WHAT NEEDS TO BE DONE
Beneath this task are the entries; from the line with "Vintage Halloween postkortsett (24 stk)" through the last one, transcribe every line exactly and nothing else, skipping pictures.

SOURCE DATA
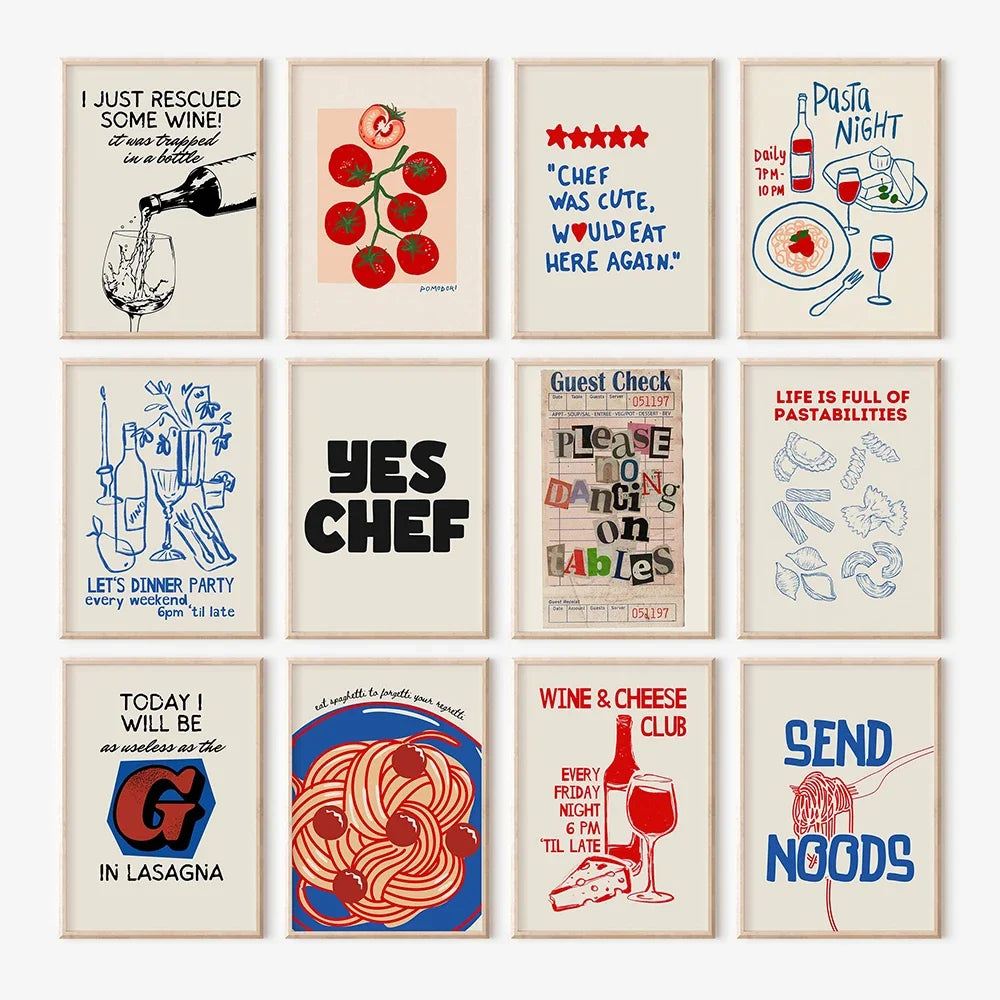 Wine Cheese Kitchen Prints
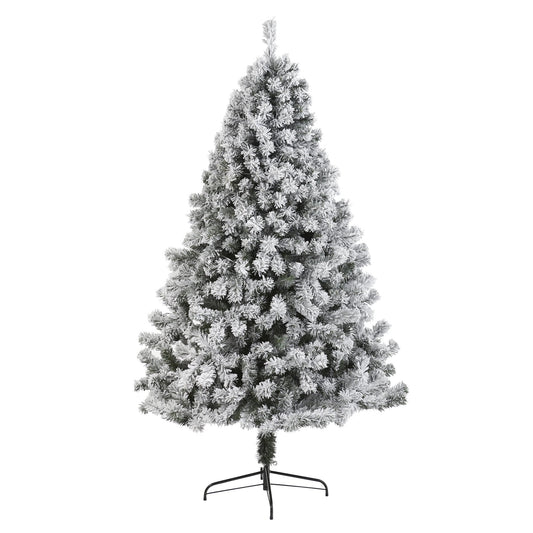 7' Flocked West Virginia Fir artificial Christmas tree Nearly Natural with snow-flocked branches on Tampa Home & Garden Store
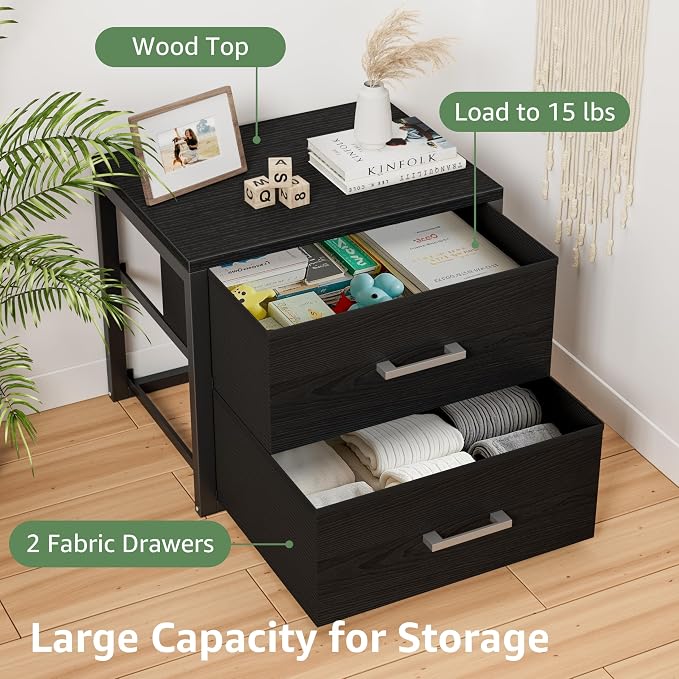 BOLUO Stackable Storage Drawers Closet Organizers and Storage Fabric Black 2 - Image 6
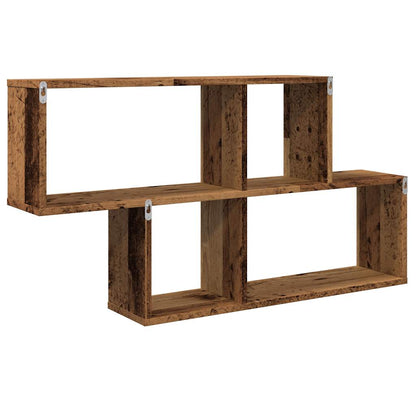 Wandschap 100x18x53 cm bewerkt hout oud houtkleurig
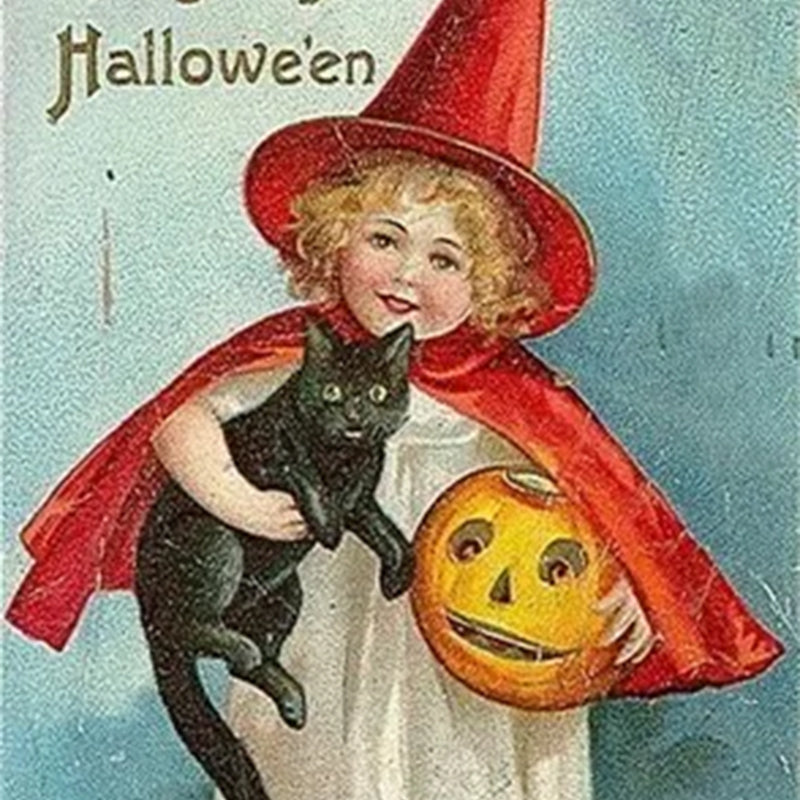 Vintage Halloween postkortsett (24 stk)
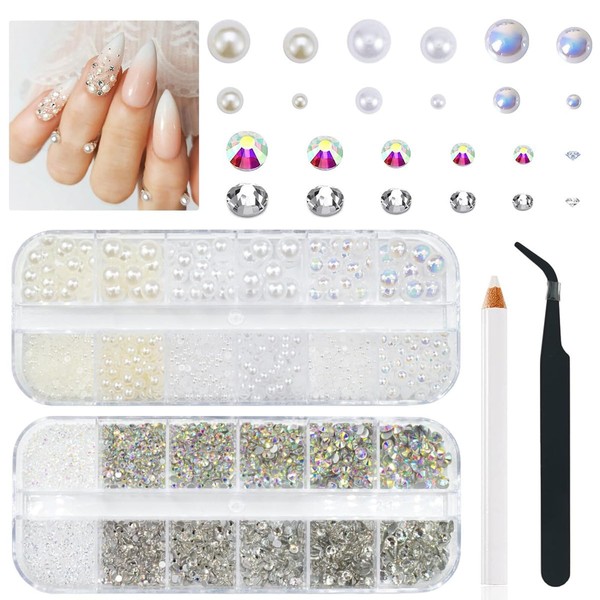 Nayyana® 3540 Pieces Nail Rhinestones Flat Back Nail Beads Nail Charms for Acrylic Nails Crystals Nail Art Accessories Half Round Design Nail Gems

EXERCISE SOLUTION
 Vintage Halloween postkortsett (24 stk)
 Nayyana® 3540 Pieces Nail Rhinestones Flat Back Nail Beads Nail Charms for Acrylic Nails Crystals Nail Art Accessories Half Round Design Nail Gems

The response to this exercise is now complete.